Onorevoli colleghi, ci si trova così di fronte ad un
territorio di eccellenza per le prospettive di sviluppo di
quella e delle altre aree. L'autonomia diventa un fattore
innovativo, aggregante sul piano socio-economico con forti
risvolti politici.
L'autonomia amministrativa, infatti, non va considerata
come fatto burocratico, ma come risposta alle esigenze di
partecipazione democratica soprattutto in presenza di un
sistema istituzionale dirigistico e presidenzialista a livello
locale. La provincia diventa così uno strumento nel quale sia
le autonomie locali - 28 comuni - sia la loro popolazione -
144.722 abitanti - avranno modo di confrontarsi sui problemi
del proprio sviluppo civile e economico, compiendo scelte e
utilizzando risorse secondo precisi obiettivi territoriali pur
in una visione regionale.
C'è un aspetto che non va sottovalutato, nell'esame della
richiesta di autonomia.
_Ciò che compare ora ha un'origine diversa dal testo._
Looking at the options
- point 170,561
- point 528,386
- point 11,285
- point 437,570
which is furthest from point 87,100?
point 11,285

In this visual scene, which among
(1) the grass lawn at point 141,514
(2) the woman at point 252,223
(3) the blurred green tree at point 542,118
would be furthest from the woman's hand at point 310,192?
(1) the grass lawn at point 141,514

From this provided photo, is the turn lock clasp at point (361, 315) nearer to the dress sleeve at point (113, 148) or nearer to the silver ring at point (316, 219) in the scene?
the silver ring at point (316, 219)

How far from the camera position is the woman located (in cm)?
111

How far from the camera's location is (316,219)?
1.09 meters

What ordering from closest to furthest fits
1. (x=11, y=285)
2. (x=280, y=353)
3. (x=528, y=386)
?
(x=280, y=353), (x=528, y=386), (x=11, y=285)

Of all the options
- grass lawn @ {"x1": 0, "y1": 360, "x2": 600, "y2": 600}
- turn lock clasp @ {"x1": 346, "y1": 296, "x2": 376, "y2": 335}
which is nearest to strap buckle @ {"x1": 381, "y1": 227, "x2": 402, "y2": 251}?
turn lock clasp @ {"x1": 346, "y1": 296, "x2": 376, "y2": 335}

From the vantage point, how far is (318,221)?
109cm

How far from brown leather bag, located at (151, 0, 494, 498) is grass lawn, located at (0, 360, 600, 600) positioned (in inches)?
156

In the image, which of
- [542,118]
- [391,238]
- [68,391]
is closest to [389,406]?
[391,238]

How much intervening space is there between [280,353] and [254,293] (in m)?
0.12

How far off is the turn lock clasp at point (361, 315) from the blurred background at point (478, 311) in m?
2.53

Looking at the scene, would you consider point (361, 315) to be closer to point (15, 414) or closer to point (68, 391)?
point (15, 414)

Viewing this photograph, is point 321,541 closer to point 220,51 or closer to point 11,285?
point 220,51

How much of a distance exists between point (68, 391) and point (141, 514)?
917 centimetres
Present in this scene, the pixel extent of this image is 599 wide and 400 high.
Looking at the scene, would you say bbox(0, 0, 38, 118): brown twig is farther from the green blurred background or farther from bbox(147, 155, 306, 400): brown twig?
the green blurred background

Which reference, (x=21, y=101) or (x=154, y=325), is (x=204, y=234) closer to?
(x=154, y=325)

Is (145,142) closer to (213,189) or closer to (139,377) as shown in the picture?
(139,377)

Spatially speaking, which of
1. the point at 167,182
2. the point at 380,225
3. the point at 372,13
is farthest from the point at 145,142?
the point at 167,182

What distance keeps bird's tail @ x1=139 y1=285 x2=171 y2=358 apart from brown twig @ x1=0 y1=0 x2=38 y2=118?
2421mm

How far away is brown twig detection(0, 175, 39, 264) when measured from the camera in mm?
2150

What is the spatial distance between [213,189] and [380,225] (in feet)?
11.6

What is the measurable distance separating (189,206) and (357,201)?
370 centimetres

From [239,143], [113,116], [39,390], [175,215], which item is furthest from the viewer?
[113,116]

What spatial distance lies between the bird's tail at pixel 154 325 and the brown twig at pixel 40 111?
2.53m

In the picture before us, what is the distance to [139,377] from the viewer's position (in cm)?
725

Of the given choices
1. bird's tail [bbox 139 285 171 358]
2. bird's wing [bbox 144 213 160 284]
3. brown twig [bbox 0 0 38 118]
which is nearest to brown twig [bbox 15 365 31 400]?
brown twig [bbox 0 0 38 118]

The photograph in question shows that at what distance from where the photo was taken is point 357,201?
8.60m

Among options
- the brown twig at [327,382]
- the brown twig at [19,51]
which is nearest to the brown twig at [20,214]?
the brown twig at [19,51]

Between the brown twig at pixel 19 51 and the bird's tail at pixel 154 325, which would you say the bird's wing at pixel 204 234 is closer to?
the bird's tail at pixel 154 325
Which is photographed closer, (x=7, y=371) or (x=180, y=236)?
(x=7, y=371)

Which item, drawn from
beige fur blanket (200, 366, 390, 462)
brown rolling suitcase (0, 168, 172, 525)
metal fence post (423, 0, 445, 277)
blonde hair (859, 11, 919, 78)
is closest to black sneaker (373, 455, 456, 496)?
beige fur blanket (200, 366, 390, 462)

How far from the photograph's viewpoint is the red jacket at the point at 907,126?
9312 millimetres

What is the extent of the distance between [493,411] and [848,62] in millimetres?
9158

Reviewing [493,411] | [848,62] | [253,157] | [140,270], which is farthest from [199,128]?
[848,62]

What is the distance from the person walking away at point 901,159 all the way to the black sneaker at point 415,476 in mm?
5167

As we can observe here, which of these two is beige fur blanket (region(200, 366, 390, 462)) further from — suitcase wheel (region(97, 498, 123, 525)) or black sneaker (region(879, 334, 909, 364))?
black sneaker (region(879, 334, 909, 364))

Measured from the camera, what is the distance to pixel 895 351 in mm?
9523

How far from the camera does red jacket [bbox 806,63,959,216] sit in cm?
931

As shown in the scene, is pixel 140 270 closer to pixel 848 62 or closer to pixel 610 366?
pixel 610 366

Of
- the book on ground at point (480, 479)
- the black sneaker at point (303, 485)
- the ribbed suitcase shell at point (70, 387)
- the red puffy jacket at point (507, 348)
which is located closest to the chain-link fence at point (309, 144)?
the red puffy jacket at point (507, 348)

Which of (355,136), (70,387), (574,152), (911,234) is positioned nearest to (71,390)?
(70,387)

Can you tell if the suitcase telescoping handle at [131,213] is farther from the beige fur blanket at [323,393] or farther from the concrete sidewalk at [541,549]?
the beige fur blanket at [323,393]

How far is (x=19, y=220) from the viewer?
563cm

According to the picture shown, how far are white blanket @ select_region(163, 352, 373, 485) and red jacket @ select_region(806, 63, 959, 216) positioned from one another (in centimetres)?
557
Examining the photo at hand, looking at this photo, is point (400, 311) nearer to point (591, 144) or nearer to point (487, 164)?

Il Mezzogiorno, la Calabria, non hanno
storia di autonomia, a differenza di altre regioni italiane. I
sistemi feudali e baronali hanno gestito, sempre da lontano,
gli interessi della periferia. Le città capoluogo hanno chiuso
nelle loro mura i privilegi, lasciando all'esterno il contado.
Non è un caso se buona parte della classe politica regionale e
nazionale ha radici nei capoluoghi più che nei territori
esterni.
L'autonomia amministrativa diventa perciò un mezzo non
solo per costruire uno sviluppo legato al territorio, ma per
far crescere una classe politica autonoma connaturata con gli
interessi della gente che rappresenta. L'autonomia diventa un
elemento di responsabilità individuale e collettiva alla quale
occorrerà rispondere nel confronto con il territorio.
Il territorio della istituenda provincia è vasto 859,5
chilometri quadrati, prospicienti sul mare Tirreno, con una
pianura di 5 mila ettari contornati dalle montagne della
Presila e dalle prime propaggini delle Serre. L'area di
Lamezia Terme oggi costituisce un vero e proprio punto di
riferimento dell'economia regionale, per una naturale
tradizione imprenditoriale, ma anche per le materie prime
esistenti, a livello infrastrutturale e di risorse umane.
Si tenga conto che mille ettari della Piana sono destinati
ad iniziative industriali e di servizi. Già oggi sono presenti
sia industrie tradizionali, sia industrie collegate
all'agricoltura, sia aziende di servizi avanzati nel settore
delle comunicazioni. Si aggiunga l'esistenza di un'agricoltura
che già propone segnali futuribili. Attualmente le produzioni
locali, ortofrutticole, olivicole e florovivaistiche sono tra
le più appetibili sui mercati nazionali e internazionali.
L'omogeneità economica dell'area diventa evidente. Una
struttura istituzionale autonoma può favorire i processi di
coordinamento e di sviluppo.
Infine non è da sottovalutare l'importanza dell'autonomia
e della sua cultura nella creazione di un sistema di
trasparenza e di sicurezza. Più i problemi sono vicini alla
gente, più questa ha possibilità di partecipare, di
controllare, di denunciare, ma anche di proporre. E' il
controllo sociale, che riguarda i comportamenti politici,
amministrativi, economici, ad essere debole e ad incidere
negativamente sulla sicurezza e sulla lotta all'illegalità.
L'autonomia, il rapporto diretto, quasi fisico, tra la
struttura istituzionale e il cittadino rafforzano il controllo
sociale e l'azione contro ogni alterazione e illegalità.
Ecco i motivi di fondo della richiesta di istituire la
provincia di Lamezia Terme. Si ritiene siano motivi validi per
determinare il voto favorevole della Camera dei deputati.